Arguably, no debate of what to teach children is ever settled, but in this case the reason it won't be settled is because the people questioning the Common Core are not interested in settling it. They aren't even interested in accurately describing the situation.

"We don't have local control now," says Utah's leading Common Core opponent, Utah Eagle Forum leader Gayle Ruzicka. "We have federal control."

That is not true, and Ruzicka knows it. Whatever embrace the state has made or continues to make of the Common Core standards, they have never been mandatory. The state remains totally in control, which is why Gov. Herbert can convene this effort to review and perhaps change its standards. Ruzicka is cynically playing to her base, and Utahns genuinely interested in improving education would be wise to ignore her.

The idea behind the Common Core, which has been adopted by more than 40 states, is to set a national standard for what schoolchildren should know about mathematics and language arts. "Standard" is the key word. Nothing in the Common Core goes to specifics of curriculum. There is no Common Core reading list, for instance. That is left to the states to decide.

So local control remains as it should, but it's also easy to see advantages of national standards. Our children compete for jobs and college placement with the rest of the nation, and we should have some mechanism for seeing that we're keeping up. There is nothing in meeting national standards that prevents Utah from exceeding them.

The Common Core's opposition in Utah is part of a baffling superiority complex that promotes the notion that Utah knows better than the rest of the nation how to educate children. In fact, data show Utah's education system produces average results at best. That may be a victory for a state that spends less than any other educating its children, but it's not a promising strategy in an economy that is getting more intellectually demanding. Clearly, there are things the rest of the nation can teach us.

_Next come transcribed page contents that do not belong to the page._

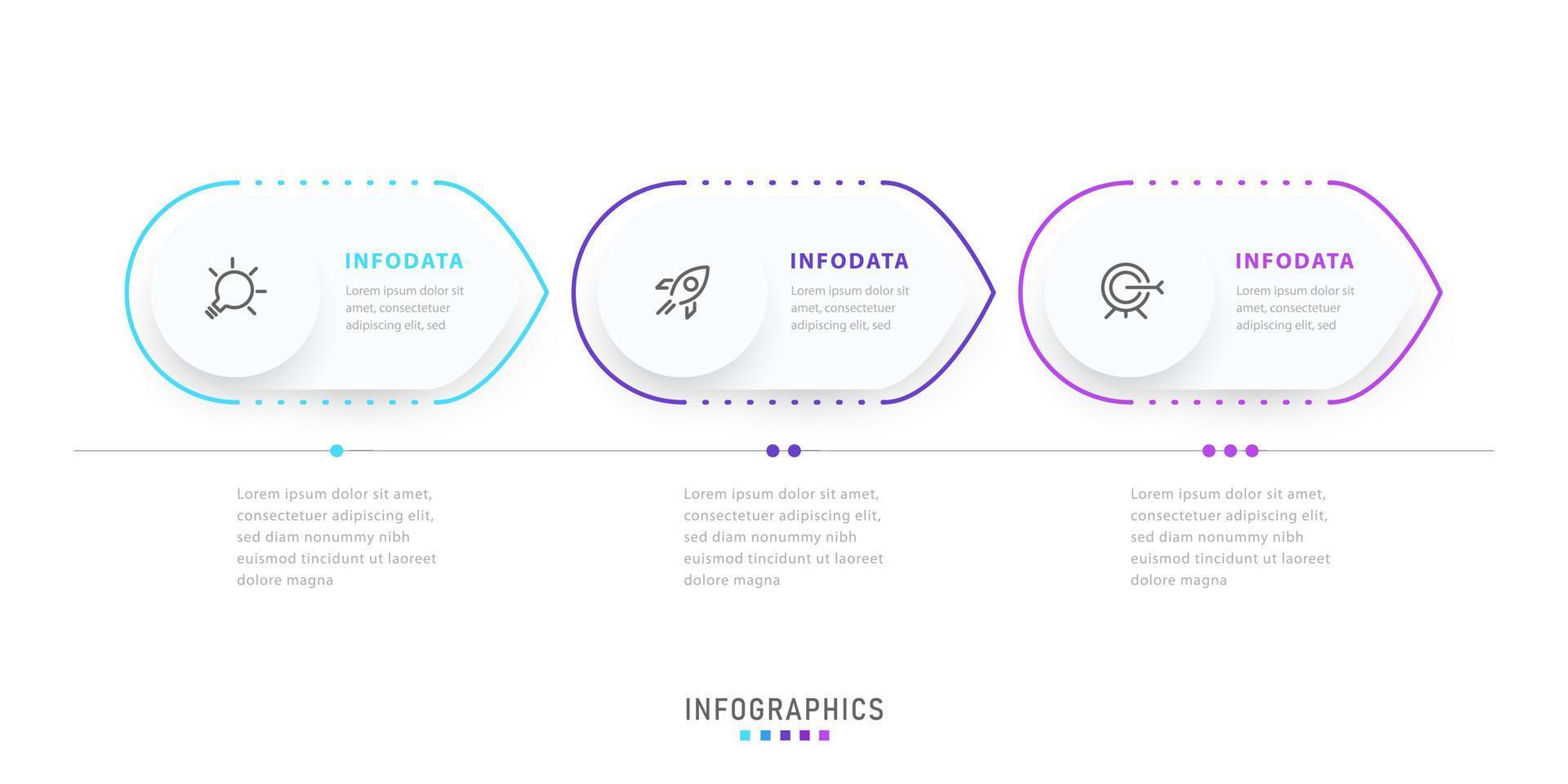 INFODATA

Lorem ipsum dolor sit amet, consectetuer adipiscing elit, sed

INFODATA

Lorem ipsum dolor sit amet, consectetuer adipiscing elit, sed

INFODATA

Lorem ipsum dolor sit amet, consectetuer adipiscing elit, sed

Lorem ipsum dolor sit amet, consectetuer adipiscing elit, sed diam nonummy nibh euismod tincidunt ut laoreet dolore magna

Lorem ipsum dolor sit amet, consectetuer adipiscing elit, sed diam nonummy nibh euismod tincidunt ut laoreet dolore magna

Lorem ipsum dolor sit amet, consectetuer adipiscing elit, sed diam nonummy nibh euismod tincidunt ut laoreet dolore magna

INFOGRAPHICS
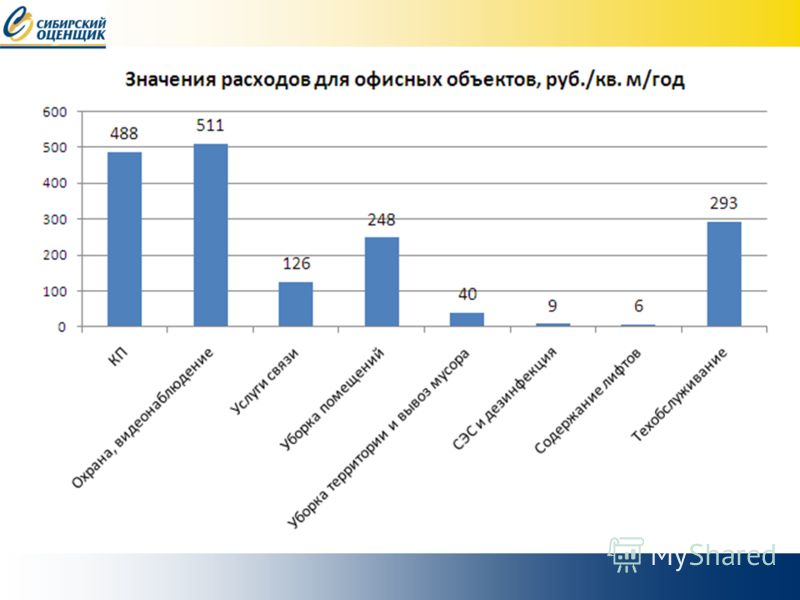 СИБИРСКИЙ ОЦЕНЩИК

Значения расходов для офисных объектов, руб./кв. м/год

600
500
400
300
200
100
0

488
511
126
248
40
9
6
293

КП
Охрана, видеонаблюдение
Услуги связи
Уборка помещений
Уборка территории и вывоз мусора
СЭС и дезинфекция
Содержание лифтов
Техобслуживание

MyShared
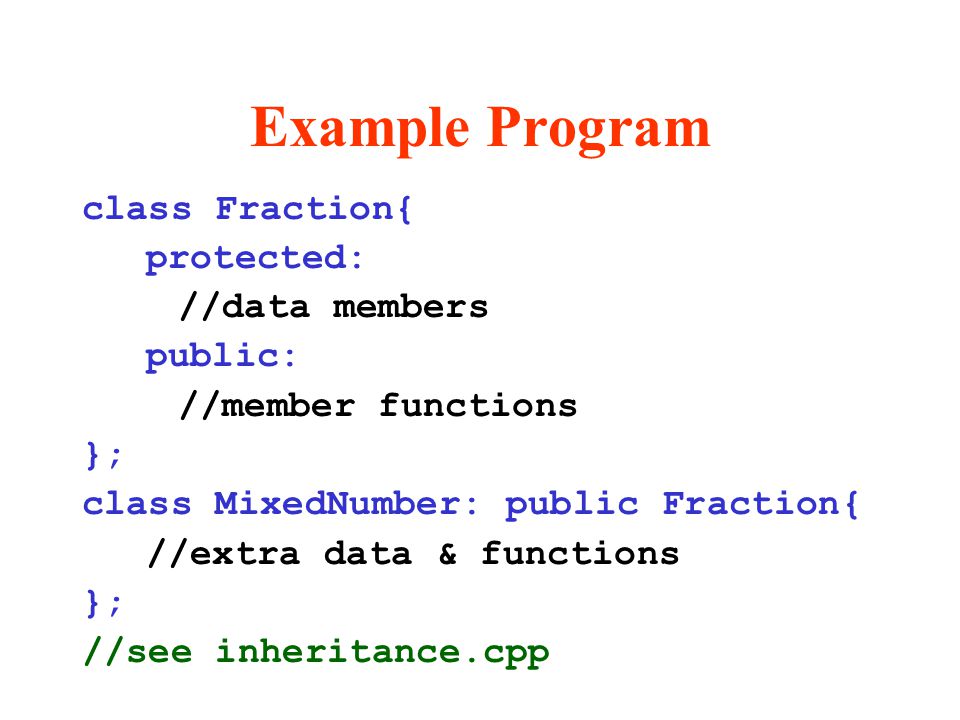 Example Program

class Fraction{
protected:
//data members
public:
//member functions
};
class MixedNumber: public Fraction{
//extra data & functions
};
//see inheritance.cpp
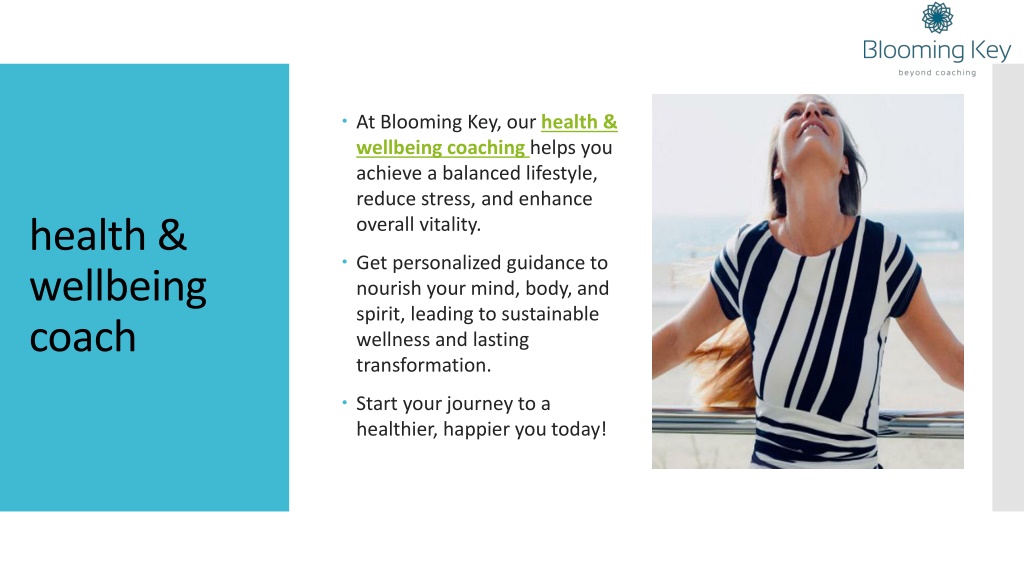 Blooming Key
beyond coaching

health & wellbeing coach

• At Blooming Key, our health & wellbeing coaching helps you achieve a balanced lifestyle, reduce stress, and enhance overall vitality.

• Get personalized guidance to nourish your mind, body, and spirit, leading to sustainable wellness and lasting transformation.

• Start your journey to a healthier, happier you today!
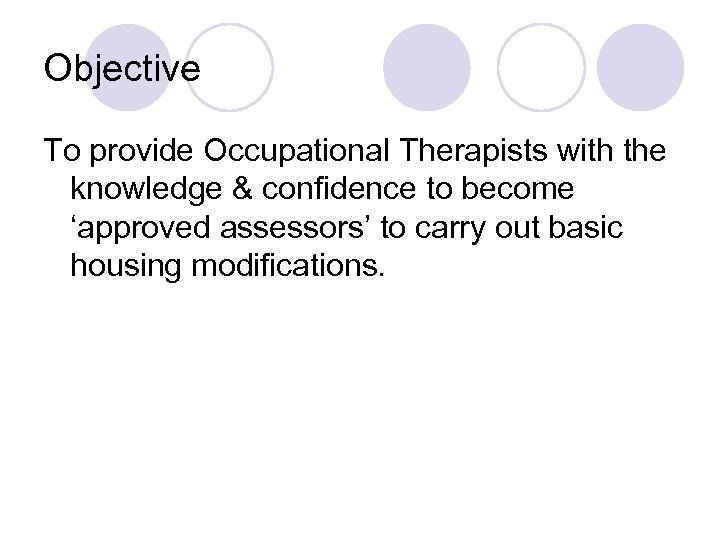 Objective

To provide Occupational Therapists with the knowledge & confidence to become ‘approved assessors’ to carry out basic housing modifications.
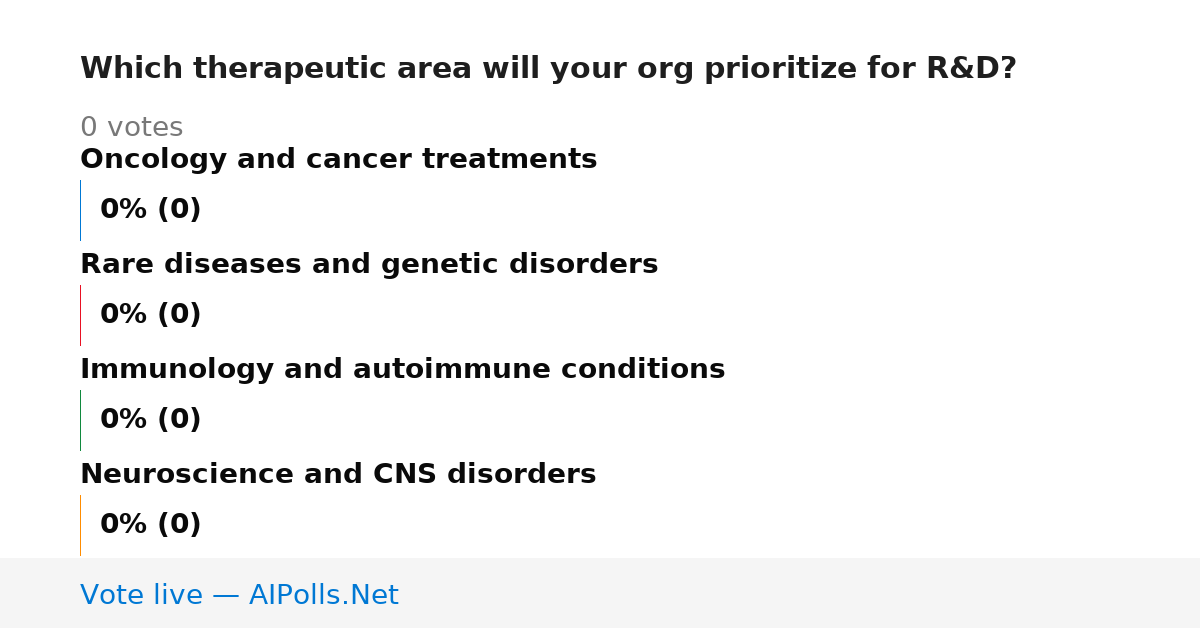 Which therapeutic area will your org prioritize for R&D?

0 votes

Oncology and cancer treatments

0% (0)

Rare diseases and genetic disorders

0% (0)

Immunology and autoimmune conditions

0% (0)

Neuroscience and CNS disorders

0% (0)

Vote live — AIPolls.Net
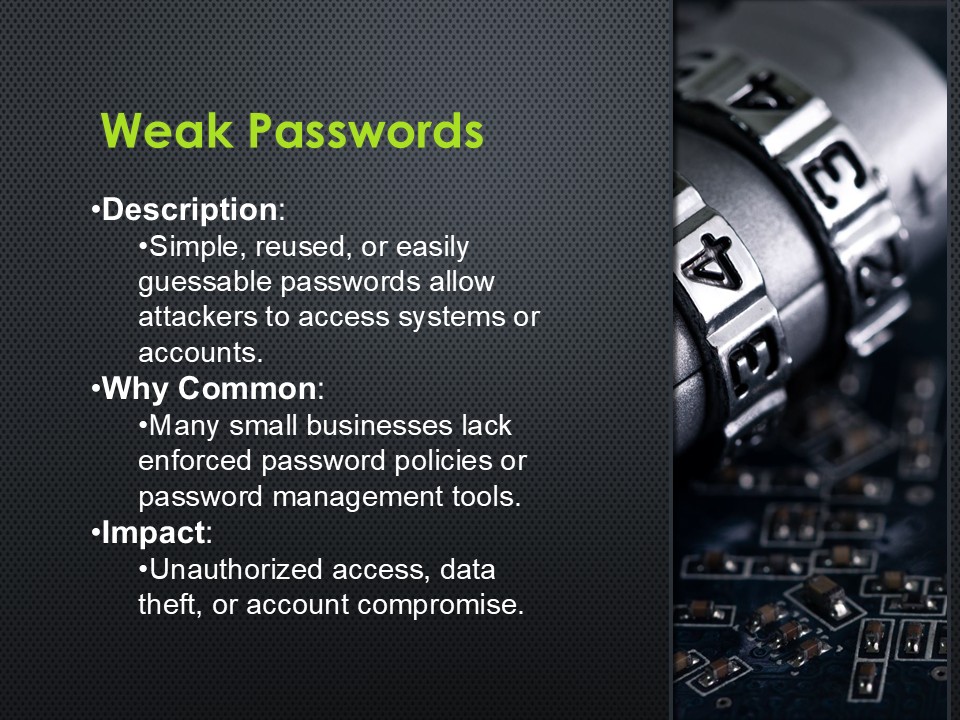 Weak Passwords

•Description:
•Simple, reused, or easily guessable passwords allow attackers to access systems or accounts.

•Why Common:
•Many small businesses lack enforced password policies or password management tools.

•Impact:
•Unauthorized access, data theft, or account compromise.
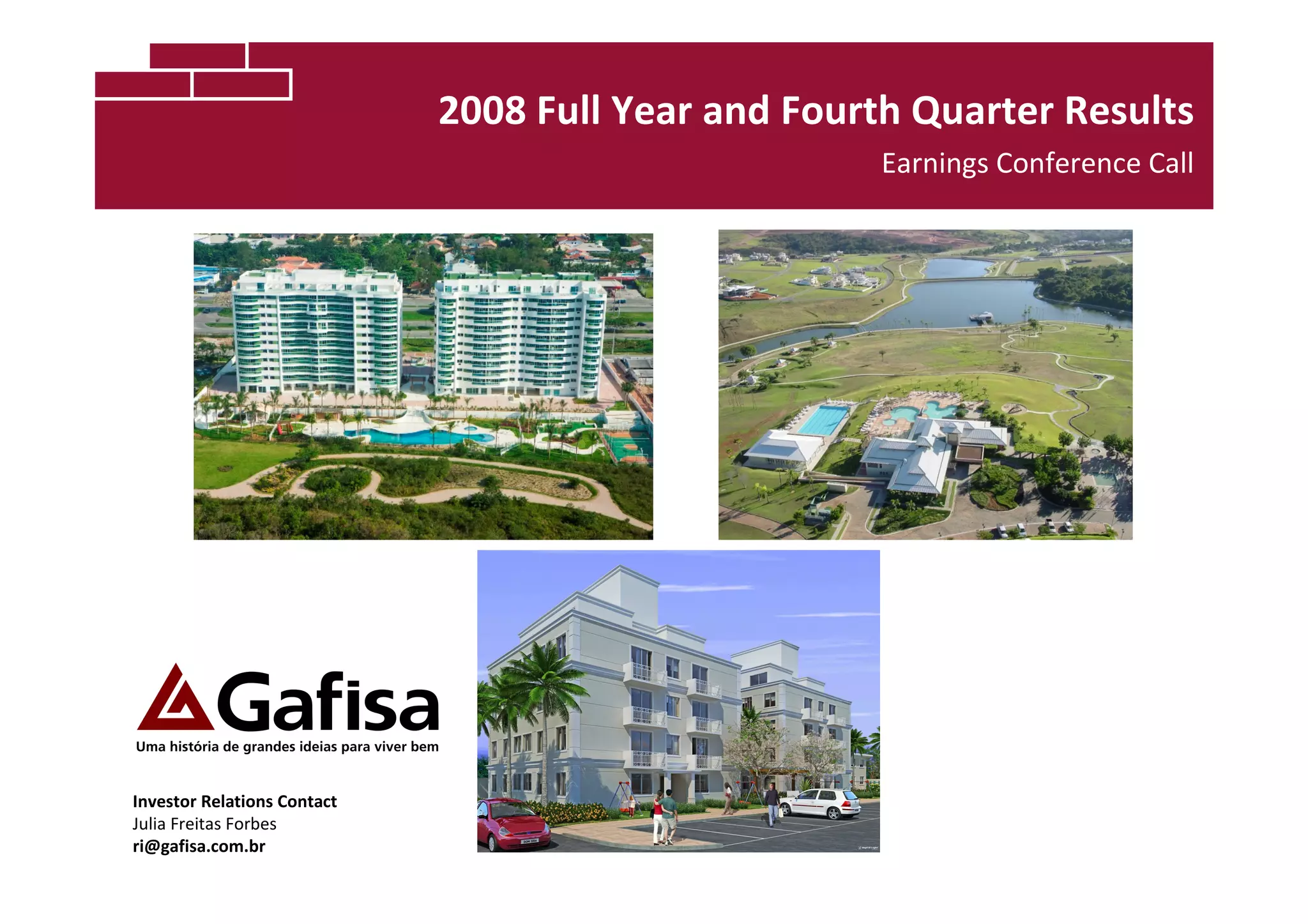 2008 Full Year and Fourth Quarter Results

Earnings Conference Call

Gafisa

Uma história de grandes ideias para viver bem

Investor Relations Contact
Julia Freitas Forbes
ri@gafisa.com.br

The governor has asked the attorney general to determine if Utah is legally entangled by the standards. He also appointed former Higher Education Commissioner Richard Kendall to head a group to review the standards from the higher educational point of view. Kendall, who also was a Davis School District superintendent, is a good choice.

Yes, let's review the Common Core, just as we must constantly review all of our educational standards in a rapidly changing world. Just don't try to satisfy a vocal minority that puts politics over improving schools.